▸ Exercise objective
Continue the case summaries on guaranties from 2012 commercial law developments, picking up after the last entry shown.

▸ Page extract
2012 Commercial Law Developments

III. Guaranties

A. Existence and Formation

  • Capitol Group, Inc. v. Collier, 365 S.W.3d 644 (Mo. Ct. App. 2012) -- A corporate president who signed an application for credit to the corporation did not thereby guaranty the resulting debt even though the application stated "we the undersigned, agree to be jointly, severally, and individually responsible for the payment of any and all goods and/or services furnished . . . to or for our business or to us individually."  The purpose of the application, as evidenced by its structure and single signature block, was to bind the corporation but not the individual president.

  • U.S. Bank v. Polyphase Electric Co., 2012 WL 1394397 (D. Minn. 2012) -- Guaranty agreements were enforceable even though not signed by the creditor because the agreements waived notice of acceptance and the act of extending credit is sufficient acceptance.  Although the guaranty agreements expressly stated that "only those terms in writing . . . signed by the parties are enforceable," the creditor was not a "party" to the agreement.

  • Sherwin-Williams Co. v. Culotta, 2012 WL 1550589 (La. Ct. App. 2012) -- Guaranty that "remain[ed] in full force and effect until written notice of revocation is received by" the creditor was not implicitly revoked once the creditor's representatives learned that the guarantor had retired from business and sold the corporate debtor to his son.

▸ Extracted data
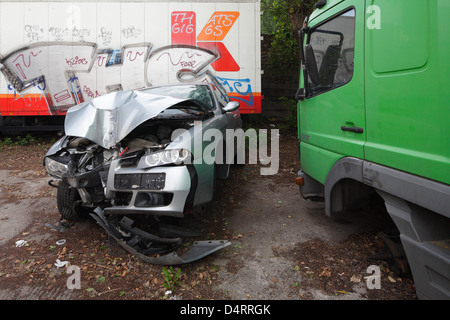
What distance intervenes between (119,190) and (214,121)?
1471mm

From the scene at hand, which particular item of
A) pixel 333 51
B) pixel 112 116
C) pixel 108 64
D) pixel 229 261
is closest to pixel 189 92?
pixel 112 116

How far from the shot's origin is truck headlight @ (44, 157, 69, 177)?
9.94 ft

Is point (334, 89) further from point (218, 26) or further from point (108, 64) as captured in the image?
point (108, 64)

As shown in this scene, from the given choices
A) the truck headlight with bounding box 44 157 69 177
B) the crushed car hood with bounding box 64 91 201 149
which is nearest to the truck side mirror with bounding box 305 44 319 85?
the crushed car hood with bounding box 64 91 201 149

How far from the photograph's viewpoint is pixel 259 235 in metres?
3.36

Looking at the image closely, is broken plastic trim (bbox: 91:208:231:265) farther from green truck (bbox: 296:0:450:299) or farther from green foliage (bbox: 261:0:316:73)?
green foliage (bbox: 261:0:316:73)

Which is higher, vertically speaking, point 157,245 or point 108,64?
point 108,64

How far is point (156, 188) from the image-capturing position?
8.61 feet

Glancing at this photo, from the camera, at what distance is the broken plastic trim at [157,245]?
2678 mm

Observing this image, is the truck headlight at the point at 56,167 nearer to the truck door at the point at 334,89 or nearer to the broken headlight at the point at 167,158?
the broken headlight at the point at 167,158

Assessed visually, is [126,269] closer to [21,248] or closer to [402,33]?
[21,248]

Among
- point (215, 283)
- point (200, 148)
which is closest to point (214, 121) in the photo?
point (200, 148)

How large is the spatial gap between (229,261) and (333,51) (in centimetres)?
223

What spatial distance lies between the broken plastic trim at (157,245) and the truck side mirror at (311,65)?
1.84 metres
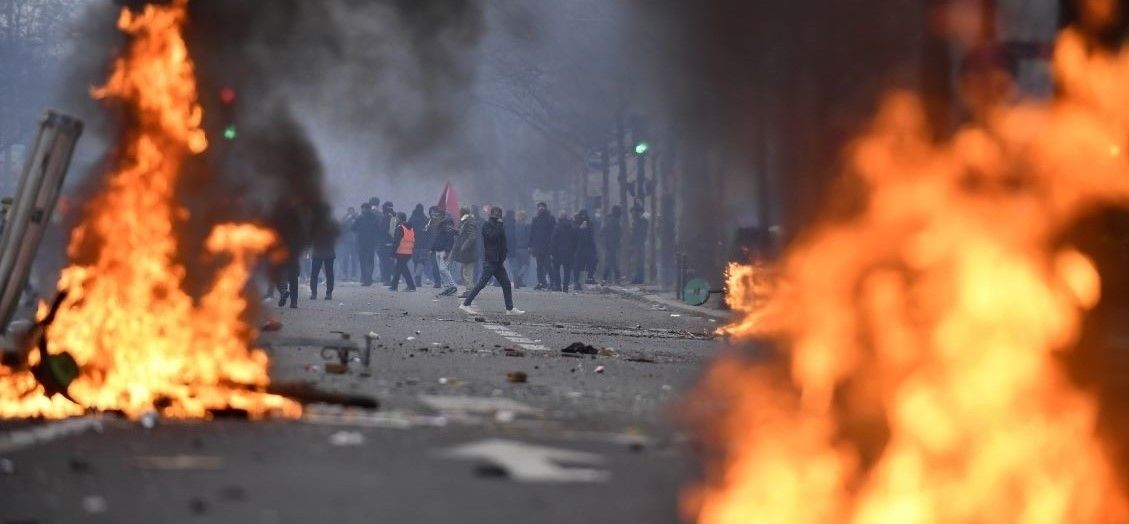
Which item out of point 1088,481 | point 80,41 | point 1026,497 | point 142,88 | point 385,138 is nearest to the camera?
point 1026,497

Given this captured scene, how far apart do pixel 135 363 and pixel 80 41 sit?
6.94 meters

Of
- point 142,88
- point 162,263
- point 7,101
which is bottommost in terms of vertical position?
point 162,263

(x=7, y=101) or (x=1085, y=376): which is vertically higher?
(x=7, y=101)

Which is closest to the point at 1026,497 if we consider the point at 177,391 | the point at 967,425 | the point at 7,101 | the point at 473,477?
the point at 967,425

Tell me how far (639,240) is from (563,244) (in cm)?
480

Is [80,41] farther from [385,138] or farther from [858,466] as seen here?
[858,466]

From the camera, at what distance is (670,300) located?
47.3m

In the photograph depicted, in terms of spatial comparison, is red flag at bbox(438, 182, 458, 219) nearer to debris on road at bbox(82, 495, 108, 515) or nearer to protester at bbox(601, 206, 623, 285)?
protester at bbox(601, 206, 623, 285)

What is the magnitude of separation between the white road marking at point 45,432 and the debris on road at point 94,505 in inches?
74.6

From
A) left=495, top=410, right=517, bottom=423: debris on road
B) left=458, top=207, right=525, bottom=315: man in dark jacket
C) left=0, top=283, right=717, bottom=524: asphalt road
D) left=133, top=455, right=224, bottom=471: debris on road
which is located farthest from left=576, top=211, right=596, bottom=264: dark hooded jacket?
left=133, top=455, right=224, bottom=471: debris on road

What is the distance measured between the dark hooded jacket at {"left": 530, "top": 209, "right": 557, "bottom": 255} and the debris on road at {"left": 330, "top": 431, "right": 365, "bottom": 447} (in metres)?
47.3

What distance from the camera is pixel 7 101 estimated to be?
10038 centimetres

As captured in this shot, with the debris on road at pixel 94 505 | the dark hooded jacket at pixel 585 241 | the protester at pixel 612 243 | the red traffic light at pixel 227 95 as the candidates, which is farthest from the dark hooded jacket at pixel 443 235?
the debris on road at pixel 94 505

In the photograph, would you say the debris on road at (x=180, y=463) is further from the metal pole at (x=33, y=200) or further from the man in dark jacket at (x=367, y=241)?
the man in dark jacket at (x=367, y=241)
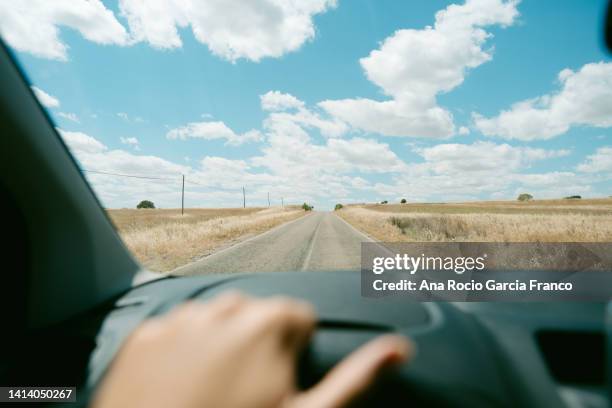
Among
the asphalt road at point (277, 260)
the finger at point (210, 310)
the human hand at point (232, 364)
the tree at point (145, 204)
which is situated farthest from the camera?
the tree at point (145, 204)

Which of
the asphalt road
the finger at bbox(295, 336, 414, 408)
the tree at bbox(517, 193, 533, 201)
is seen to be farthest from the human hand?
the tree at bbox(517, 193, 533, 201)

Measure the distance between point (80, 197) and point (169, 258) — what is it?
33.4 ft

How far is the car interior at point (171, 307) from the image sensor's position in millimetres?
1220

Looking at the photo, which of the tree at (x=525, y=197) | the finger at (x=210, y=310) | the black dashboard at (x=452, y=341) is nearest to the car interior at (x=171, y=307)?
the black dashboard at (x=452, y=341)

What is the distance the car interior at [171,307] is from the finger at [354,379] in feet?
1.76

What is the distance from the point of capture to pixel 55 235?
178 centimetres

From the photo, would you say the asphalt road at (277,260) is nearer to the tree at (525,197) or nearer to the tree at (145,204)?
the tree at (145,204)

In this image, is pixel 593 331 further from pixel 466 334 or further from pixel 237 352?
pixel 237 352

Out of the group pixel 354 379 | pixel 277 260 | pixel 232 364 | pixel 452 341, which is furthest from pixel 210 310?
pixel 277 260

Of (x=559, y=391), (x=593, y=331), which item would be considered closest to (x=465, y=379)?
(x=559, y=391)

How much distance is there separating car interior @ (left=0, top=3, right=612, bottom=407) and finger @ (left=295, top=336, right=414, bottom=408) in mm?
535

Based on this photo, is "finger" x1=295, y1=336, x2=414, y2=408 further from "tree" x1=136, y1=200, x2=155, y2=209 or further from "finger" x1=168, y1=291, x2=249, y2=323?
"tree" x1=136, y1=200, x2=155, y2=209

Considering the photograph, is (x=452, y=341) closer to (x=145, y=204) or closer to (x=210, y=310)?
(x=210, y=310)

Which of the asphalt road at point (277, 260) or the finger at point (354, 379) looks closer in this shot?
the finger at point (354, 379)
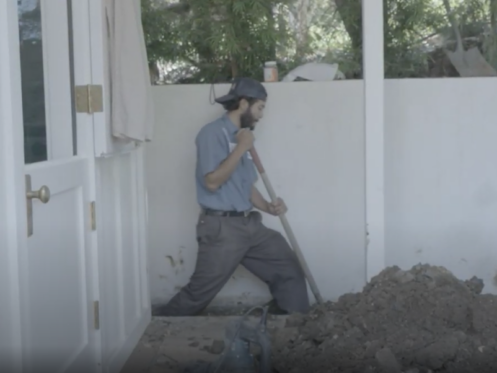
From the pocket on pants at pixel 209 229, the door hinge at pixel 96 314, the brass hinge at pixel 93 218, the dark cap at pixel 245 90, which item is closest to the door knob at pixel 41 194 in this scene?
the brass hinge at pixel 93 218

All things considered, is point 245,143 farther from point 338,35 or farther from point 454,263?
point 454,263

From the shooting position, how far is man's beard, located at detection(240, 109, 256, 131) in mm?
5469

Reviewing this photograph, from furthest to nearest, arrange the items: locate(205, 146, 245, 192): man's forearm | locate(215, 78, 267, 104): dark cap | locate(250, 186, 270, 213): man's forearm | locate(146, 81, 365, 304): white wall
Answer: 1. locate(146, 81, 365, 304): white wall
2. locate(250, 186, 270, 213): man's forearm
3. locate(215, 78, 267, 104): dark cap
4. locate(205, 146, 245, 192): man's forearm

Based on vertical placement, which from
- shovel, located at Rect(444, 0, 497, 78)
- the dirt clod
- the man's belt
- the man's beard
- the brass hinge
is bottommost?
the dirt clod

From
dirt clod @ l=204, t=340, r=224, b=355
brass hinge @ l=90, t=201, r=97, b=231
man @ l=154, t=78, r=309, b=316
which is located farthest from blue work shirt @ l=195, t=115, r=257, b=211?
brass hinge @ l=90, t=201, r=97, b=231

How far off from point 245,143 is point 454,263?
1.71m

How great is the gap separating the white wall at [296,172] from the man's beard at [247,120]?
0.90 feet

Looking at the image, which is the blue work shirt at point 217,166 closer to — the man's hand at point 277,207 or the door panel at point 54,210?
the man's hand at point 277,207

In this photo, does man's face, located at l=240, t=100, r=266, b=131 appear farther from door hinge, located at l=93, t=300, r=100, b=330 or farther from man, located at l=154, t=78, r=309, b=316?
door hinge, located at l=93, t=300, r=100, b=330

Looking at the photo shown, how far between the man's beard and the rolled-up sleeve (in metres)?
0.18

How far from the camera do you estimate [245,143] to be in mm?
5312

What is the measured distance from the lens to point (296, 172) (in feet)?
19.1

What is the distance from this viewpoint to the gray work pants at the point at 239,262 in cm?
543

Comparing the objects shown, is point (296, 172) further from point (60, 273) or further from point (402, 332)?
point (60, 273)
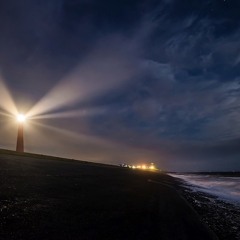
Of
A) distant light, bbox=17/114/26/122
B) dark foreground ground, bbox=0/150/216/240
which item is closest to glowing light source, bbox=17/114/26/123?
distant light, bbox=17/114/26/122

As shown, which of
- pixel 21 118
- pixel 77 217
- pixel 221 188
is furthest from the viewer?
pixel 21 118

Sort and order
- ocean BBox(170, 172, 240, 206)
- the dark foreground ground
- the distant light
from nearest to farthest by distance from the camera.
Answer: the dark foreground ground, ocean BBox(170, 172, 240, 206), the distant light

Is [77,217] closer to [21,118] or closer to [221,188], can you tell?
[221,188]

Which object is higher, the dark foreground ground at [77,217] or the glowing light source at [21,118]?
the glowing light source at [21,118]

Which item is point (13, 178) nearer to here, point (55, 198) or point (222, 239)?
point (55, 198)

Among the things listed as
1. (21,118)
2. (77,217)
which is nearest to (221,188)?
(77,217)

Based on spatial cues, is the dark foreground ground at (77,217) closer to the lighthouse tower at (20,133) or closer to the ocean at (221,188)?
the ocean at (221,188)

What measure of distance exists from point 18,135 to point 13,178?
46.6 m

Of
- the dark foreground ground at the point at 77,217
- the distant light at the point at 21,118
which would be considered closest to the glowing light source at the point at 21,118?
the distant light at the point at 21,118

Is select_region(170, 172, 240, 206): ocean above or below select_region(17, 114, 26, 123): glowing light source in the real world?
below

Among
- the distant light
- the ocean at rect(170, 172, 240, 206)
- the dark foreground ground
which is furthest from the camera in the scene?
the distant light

▸ The answer
  • MB Financial Bank v. Paragon Mortg. Holdings, LLC, 89 So. 3d 917 (Fla. Ct. App. 2012) -- The transfer of senior loan to a newly formed entity owned by two of the four guarantors did not operate as a payment of the senior loan and thus did not terminate the subordination agreement and its standstill provision.  Language in the subordination agreement providing for the senior loan to be paid in full before any payment was made "by or on behalf of" the debtor did not prevent the junior lender from obtaining a judgment against the guarantors, although it prevented enforcement of the judgment until the senior loan was paid in full.

  • BHC Interim Funding II, L.P. v. FDIC, 851 F. Supp. 2d 131 (D.D.C. 2012) -- An assignment agreement pursuant to which the bank agreed to assume responsibility for obligations arising out of customer deposit accounts and pooled deposit accounts established on behalf of customers did not cover a guarantee agreement that was secured by the fees generated by the deposit agreements.

  • In re Estate of Afrank, 2012 WL 6586452  (Mont. 2012) -- The estate of a co-debtor was not obligated to pay half of the secured obligation owing on a motor home that the other co-debtor acquired all title to by right of survivorship.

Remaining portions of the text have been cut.